Pagazzano borders the following municipalities: Bariano, Brignano Gera d'Adda, Caravaggio, Morengo.

== Name origin ==
There is no certainty on the name's etymology. Some claim it is a derivation of pagus and anus, i.e. "ancient village", whilst others believe it derives from the name of a Roman landowner, Pacatius. Pagazzano is mentioned in the edict for the compartment of the State of Milan of 10 June 1757, among the municipalities of the Pieve di Gera d'Adda.

== History ==
Throughout the Middle Ages Pagazzano maintained its characteristics of a small agricultural village with limited strategic-military appeal, despite its central position along the axis of Crema-Bergamo.

A fortification was built in the sixth century, according to some, or in the tenth, according to others, to defend against the raids of the Hungarians.

In the eleventh century Pagazzano already gravitated in the Milanese political and military orbit to find itself in 1300 in the possession of the Viscounts who built a castle here between 1450 and 1475.

Pagazzano and specifically its castle were the object of interest in the age-old opposition between the Visconti-Sforza and the Serenissima (Republic of Venice), passing repeatedly from one state to another, without however improving the socio-economic conditions of the inhabitants of the village. The controversial issue related to the border between the two powers was defined with the construction of the Bergamasque ditch, a channel that also bordered the territory of Pagazzano, delimiting it to the east and relegating it definitively under the influence of Milan.

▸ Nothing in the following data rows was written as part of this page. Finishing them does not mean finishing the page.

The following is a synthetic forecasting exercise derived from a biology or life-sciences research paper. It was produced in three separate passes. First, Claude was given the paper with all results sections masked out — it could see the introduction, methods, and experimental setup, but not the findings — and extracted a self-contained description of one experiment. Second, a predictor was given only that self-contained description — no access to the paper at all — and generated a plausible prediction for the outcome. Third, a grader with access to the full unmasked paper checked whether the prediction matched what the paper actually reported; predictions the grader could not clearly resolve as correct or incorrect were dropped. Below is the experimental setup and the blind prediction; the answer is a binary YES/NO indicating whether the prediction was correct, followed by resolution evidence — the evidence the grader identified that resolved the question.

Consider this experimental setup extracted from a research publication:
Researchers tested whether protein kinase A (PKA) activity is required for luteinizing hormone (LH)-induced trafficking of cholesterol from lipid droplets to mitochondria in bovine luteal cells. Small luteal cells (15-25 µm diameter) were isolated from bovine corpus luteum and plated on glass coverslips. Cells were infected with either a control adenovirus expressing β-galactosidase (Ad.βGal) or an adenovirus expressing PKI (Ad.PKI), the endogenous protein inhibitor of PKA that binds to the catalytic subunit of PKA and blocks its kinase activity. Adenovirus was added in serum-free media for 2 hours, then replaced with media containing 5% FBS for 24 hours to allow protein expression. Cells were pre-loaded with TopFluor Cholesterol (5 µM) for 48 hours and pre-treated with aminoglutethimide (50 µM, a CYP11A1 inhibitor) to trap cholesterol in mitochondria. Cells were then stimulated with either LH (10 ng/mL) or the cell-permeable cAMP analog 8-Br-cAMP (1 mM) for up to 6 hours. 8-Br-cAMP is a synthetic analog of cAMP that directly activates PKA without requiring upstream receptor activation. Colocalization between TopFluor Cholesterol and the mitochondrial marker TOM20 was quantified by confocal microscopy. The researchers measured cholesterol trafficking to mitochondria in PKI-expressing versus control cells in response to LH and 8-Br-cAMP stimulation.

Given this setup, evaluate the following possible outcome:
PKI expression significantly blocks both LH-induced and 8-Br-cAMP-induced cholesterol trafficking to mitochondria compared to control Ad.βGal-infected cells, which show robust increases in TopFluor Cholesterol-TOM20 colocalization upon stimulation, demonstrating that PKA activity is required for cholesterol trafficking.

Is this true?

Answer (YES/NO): YES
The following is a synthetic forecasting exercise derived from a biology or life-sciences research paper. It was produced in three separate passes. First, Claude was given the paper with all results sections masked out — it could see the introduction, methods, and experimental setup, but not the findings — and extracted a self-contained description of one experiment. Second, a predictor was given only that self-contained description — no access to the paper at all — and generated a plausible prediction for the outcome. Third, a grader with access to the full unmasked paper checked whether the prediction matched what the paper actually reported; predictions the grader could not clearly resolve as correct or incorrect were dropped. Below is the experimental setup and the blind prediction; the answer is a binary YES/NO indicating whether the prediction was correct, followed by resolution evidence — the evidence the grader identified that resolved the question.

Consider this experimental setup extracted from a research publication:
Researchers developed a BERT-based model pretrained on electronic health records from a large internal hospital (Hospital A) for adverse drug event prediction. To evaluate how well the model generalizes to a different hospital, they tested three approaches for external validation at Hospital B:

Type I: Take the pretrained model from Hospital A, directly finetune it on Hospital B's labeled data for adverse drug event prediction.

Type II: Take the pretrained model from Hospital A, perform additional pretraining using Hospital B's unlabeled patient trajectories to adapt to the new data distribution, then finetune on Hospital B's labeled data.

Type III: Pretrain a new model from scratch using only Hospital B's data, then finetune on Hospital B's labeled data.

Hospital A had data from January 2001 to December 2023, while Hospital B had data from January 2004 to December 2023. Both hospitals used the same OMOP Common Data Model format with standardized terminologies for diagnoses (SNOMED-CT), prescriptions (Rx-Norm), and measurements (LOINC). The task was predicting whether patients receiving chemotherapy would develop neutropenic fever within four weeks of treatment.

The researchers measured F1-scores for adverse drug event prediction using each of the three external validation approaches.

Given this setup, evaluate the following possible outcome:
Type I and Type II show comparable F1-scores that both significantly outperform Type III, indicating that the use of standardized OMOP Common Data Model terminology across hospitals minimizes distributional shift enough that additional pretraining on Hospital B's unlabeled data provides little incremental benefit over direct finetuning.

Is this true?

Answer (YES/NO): NO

With the fall of the Sforza dynasty, Pagazzano entered, together with Milan, into the sphere of influence of the French until, in 1559, it passed under the Spanish.

The Spanish period was the hardest for the community of Pagazzano, which - beyond the misgovernment of the new rulers - had to suffer abuses and robberies that blocked the economic and demographic development, possibly contributing to its regression.

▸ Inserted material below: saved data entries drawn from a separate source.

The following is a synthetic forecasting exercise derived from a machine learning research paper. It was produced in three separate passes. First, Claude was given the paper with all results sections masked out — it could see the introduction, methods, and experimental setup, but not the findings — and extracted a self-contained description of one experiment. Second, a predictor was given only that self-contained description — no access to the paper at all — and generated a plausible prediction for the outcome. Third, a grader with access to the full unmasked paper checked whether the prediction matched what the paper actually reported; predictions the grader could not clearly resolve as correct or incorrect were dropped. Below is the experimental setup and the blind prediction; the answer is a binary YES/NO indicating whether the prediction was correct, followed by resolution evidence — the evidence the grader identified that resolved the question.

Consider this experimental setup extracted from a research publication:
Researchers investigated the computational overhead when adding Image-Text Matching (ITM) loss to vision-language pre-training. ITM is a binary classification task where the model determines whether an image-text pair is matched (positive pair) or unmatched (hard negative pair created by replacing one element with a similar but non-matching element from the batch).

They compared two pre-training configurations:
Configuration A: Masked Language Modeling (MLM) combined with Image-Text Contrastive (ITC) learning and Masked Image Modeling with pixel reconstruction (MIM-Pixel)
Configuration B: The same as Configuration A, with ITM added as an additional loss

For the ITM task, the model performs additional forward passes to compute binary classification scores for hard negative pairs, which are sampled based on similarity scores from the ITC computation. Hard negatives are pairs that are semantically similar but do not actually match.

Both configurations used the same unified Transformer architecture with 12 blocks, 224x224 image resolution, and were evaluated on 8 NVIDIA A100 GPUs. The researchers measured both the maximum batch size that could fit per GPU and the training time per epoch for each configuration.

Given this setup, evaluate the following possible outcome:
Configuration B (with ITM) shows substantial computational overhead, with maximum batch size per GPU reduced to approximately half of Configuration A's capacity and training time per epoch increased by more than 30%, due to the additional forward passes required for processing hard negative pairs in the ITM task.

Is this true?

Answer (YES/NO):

With the passage under Austrian domination in 1700, there was a significant improvement in the living conditions of the community, followed by a demographic increase and a general improvement in living conditions.

After the Napoleonic period, Pagazzano returned, with the Congress of Vienna in 1818, under the Austrian domination.

The improvement of the socio-economic conditions of the community during the Austrian period allowed the demographic development that had come to a halt as well as an increase in agricultural production.

The development of Pagazzano increased after 1861 with the unification of Italy, however, a predominantly agricultural economy remained dominant.

== Town ==
Pagazzano's historical center has maintained the same urban landscape that it had in the Middle Ages.

== Demographics ==
The age range from 36 to 53 years is the largest part of the municipal population, counting for 28.5% of the total, followed by the band 18 – 35 years old, which counts 25.1% of the residents.

The industrial development of recent years and the intense building activity, have led to an increase of the inhabitants: comparing the increase in residents with the decrease in the birth rate shows that the increase in population is due to the positive net migration, mainly because of the foreign nationals immigration.

The statistical data on immigration in the municipality showed a preponderance of African immigrants than those from Asian countries and EU citizens. In total the foreign population makes up around 5% of the population.